For this reason, Peter Galvin, CTO, Corporate Technologies says his company stopped selling and supporting such a product. When deployed, this product's agent consumed 10% of the server's CPU and generated additional network traffic.
Chris Gahagan, EMC's senior VP of infrastructure software, says that administrators should expect agents to consume no more than 1% to 2% of CPU and memory overhead. Any more than that, and the agent becomes obnoxious. He believes that to keep performance management agents at that level, they should only focus on gathering and monitoring high-level data. They should only consume more resources when they start to spot a problem thereby requiring more options to be turned on. However, once the problem is identified and solved, the agent should automatically throttle back to its default configuration.
Another problem is simply getting the agents on the servers, configuring them and maintaining them once they are there. Installing and configuring agents on 10 or 20 servers running Windows is one level of difficulty. Doing the same thing on a couple hundred servers with different operating systems and databases creates a whole new level of complexity. The good news is that there's progress to report on this front. EMC's Gahagan believes software agents should be self- propagating and distribute themselves to the servers running them. EMC is currently building an agent architecture that uses a distribution server to propagate agents to the servers it supports.
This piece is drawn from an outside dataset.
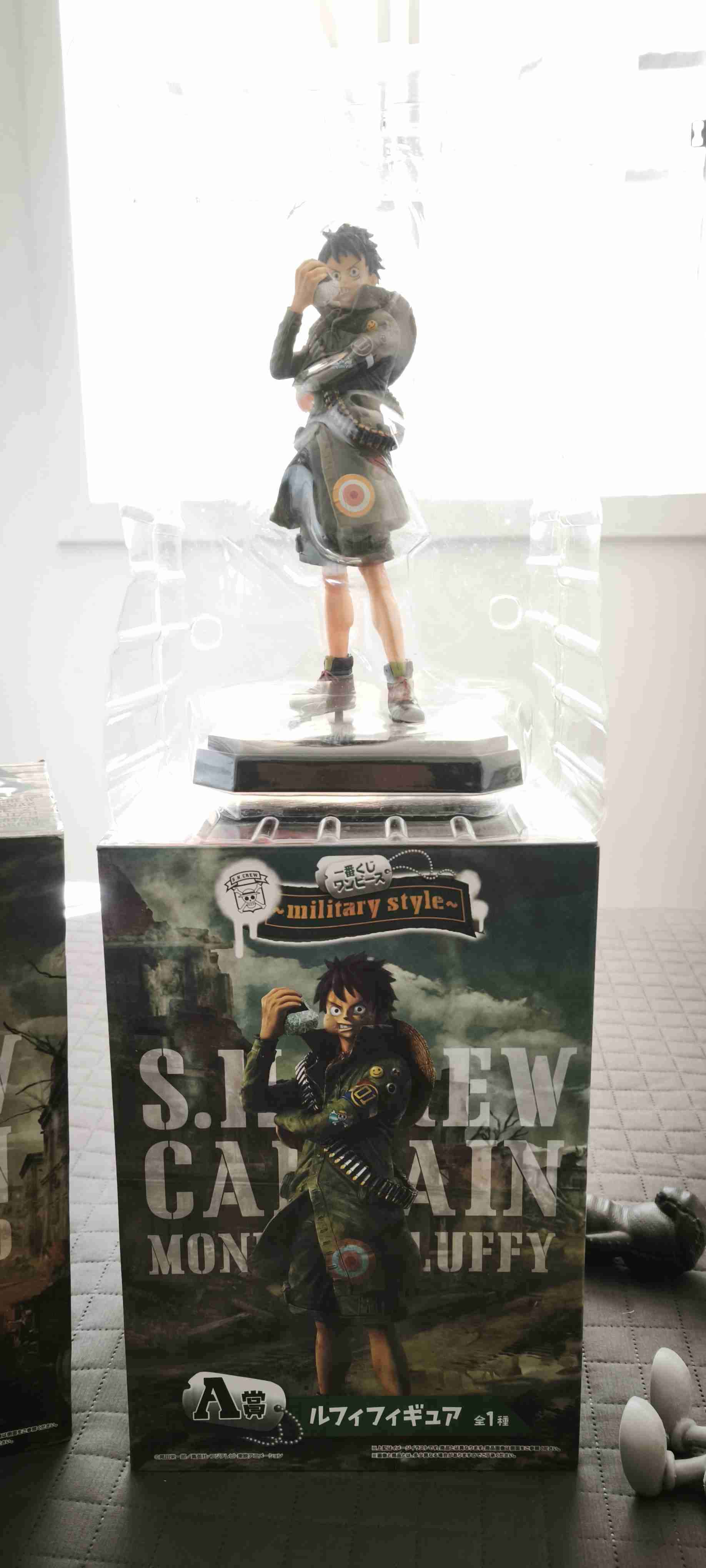 Figuras de Luffy y Zoro - miniatura 4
AppIQ hopes to minimize or avoid the whole agent issue by programming their central server to open a connection to either Microsoft's Windows Management Instrumentation (WMI) interface or the various Unix vendors' versions of it. Sun Solaris has had this functionality since Solaris 7, while IBM is currently preparing a version of it for their releases of Linux and AIX. Buyer beware: Many of these products are still in early stages of release.
Best bets for now
An administrator pondering what approaches to take for their performance-management needs should probably use a combination of point solutions in heterogeneous environments or tools from storage array vendors in homogeneous storage networks. Too many of today's tools designed for heterogeneous environments are either still in their infancy, are dying on the vine such as BMC's Storage Patrol, or only work in qualified heterogeneous environments where it works with a limited number of storage arrays and operating systems such as CreekPath Management Suite.
Of the point solutions that only get information from one operating system, database, switch or storage array, your time would be better spent tuning these applications, understanding them and getting them synced up in your environment than looking to any third-party tool. Performance management software will continue to be more of an exercise in brute force than an art form for the foreseeable future. Emerging standards, questions about functionality, tight budgets and the fact that measuring SAN performance is not a priority in most environments until something goes wrong will contribute to an overall procrastination in deploying this technology.